Actions to take:
1. Translate this sentence from the Spacing Votes round-up into French: "Here’s the round-up of what Spacing Votes has been talking about for the past week."
2. Rewrite the Spacing Votes round-up from "Spacing Votes Weekly: The" up to and including "on Monday, right?)", switching "Monday" to "Tuesday" each time it occurs.
3. Continue the Spacing Votes round-up on the Toronto mayoral race, picking up after its final sentence.

Text excerpt:
Spacing Votes Weekly: The future, the media & the mayor

Here we go, the last weekend before the election on Monday. And it’s all up in the air, so to speak. Two frontrunners and trailing Joe, alone in his vision for Toronto. Here’s the round-up of what Spacing Votes has been talking about for the past week. (Oh, and we’ll see you at the polls on Monday, right?)

• The TTC is an undeniable service that most Torontonians use, some quotidianly. And it’s the future of the TTC that Sandy Wu investigates, gleaning the highlights/lowlights from each of the candidate’s transit platforms. All holding onto separate notions for how the TTC should be run, each candidate clearly offers their priorities — if it be Transit City (Pantalone), more subways, less streetcars (Ford), or extended subway lines (Smitherman). In fact, the candidate’s transit platforms are strong barometers for their holistic platforms. A nice indicator, if you will.

• As we have highlighted before, this election has turned somewhat meta. Introspection has turned on the newsgathers — that would be the media — and how they bolstered the support of essentially five frontrunners from Day 1. But as newsrooms shrink and news dissemination grows, how are topics like mayoral races affected? Who gets the headlines and why? What and who is deemed most newsworthy in a race of dozens of candidates? And the deeper, more introspective question: Does the media even affect the electorate’s ultimate choice? Spacing’s Nabeel Ahmed investigates during a time when blogs are growing and newspaper readership numbers are heading south.

Dataset rows:
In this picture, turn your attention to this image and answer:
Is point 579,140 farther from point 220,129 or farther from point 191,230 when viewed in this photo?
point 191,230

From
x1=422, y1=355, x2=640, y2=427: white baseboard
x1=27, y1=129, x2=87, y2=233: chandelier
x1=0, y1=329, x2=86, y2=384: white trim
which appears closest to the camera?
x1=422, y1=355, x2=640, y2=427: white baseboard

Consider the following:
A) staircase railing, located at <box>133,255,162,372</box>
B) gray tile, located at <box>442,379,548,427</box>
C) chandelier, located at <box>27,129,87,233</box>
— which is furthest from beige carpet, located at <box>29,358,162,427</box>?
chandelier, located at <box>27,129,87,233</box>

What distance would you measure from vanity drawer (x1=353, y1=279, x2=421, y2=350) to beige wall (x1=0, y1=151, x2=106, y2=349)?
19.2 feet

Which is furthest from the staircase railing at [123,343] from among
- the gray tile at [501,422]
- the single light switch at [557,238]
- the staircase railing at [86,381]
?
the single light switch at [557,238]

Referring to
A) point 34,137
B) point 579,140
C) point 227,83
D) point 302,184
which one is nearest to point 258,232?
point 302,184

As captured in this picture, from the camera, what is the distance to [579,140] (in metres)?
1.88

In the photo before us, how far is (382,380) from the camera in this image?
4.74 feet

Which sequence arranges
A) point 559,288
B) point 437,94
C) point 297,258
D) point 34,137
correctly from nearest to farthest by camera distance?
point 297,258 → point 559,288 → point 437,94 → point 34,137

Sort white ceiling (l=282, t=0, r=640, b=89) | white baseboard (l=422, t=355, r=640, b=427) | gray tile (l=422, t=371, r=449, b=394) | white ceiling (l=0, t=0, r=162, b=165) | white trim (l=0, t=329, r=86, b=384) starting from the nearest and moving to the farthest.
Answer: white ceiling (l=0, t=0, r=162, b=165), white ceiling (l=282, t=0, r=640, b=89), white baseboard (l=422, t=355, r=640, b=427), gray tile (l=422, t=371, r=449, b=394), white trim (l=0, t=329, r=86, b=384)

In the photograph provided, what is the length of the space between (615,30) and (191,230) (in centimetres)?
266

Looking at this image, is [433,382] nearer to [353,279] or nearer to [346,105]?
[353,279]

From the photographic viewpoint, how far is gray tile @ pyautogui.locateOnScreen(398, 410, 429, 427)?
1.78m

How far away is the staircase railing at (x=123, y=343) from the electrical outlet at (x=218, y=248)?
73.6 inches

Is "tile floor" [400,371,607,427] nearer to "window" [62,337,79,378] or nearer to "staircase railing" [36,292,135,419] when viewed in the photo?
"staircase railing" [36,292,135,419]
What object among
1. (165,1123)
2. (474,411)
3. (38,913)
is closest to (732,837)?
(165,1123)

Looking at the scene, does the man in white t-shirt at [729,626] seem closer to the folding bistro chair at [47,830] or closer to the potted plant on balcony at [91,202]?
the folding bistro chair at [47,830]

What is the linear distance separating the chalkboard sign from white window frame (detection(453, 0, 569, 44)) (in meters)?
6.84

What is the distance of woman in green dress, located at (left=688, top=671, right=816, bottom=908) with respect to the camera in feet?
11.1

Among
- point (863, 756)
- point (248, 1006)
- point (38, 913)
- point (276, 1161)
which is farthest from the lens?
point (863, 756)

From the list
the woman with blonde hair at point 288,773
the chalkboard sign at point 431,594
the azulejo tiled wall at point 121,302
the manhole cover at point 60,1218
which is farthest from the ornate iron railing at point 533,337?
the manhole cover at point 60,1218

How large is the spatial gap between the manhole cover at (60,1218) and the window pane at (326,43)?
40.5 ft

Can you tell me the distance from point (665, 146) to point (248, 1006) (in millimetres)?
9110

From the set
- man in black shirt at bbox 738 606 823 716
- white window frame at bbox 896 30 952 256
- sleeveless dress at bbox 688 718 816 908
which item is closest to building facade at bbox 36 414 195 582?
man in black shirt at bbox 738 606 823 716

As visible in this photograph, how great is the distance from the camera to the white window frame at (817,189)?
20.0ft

Answers in order:
1. Voici le récapitulatif de ce dont Spacing Votes a parlé au cours de la semaine dernière.

2.
Spacing Votes Weekly: The future, the media & the mayor

Here we go, the last weekend before the election on Tuesday. And it’s all up in the air, so to speak. Two frontrunners and trailing Joe, alone in his vision for Toronto. Here’s the round-up of what Spacing Votes has been talking about for the past week. (Oh, and we’ll see you at the polls on Tuesday, right?)

3.
• What would Toronto look like with Rob Ford in the big seat? Shawn Micallef doesn’t care to know. With a showing decline in voter turnout over the past years and no truly Obama-inspiring characters in the race, this year’s turnout could aid the declining stats. In the 2006 race, there was a puny 41% turnout. Unimpressive isn’t a strong enough word. Inspired by Sarah Silverman’s “Great Schlep” in the 2008 U.S. presidential race, Micallef is calling for Toronto’s own Great Schlep. You onboard? Let’s show-up Calgary.

• Although the mayor does make up one seat in a council of 45, many muse that the winner does only hold so much power. That the mayor needs the support of council to usher in their plans for, say, Transit City or slashing Transit City. But as Spacing’s Matthew Blackett opines, the mayor does indeed hold a lot of power. That we shouldn’t delude ourselves here, especially with the mayor’s clout with the Toronto Police Department, classified information and, well, let’s not kid ourselves, how our city is represented to other cities.

• And one more time: We’ll see you at the polls on Monday. If you need information on where to vote or to register, please go here. Continue to follow Spacing Votes up till Monday, where we will have full updates on the final moments of the race.

Photo by Theresa Thompson

5 comments

  1. I think the internet has been of great importance to this year’s city election. Instead of accepting what was given to them as fact, people have been going to the internet to verify, probe, and comment on almost everything about the election.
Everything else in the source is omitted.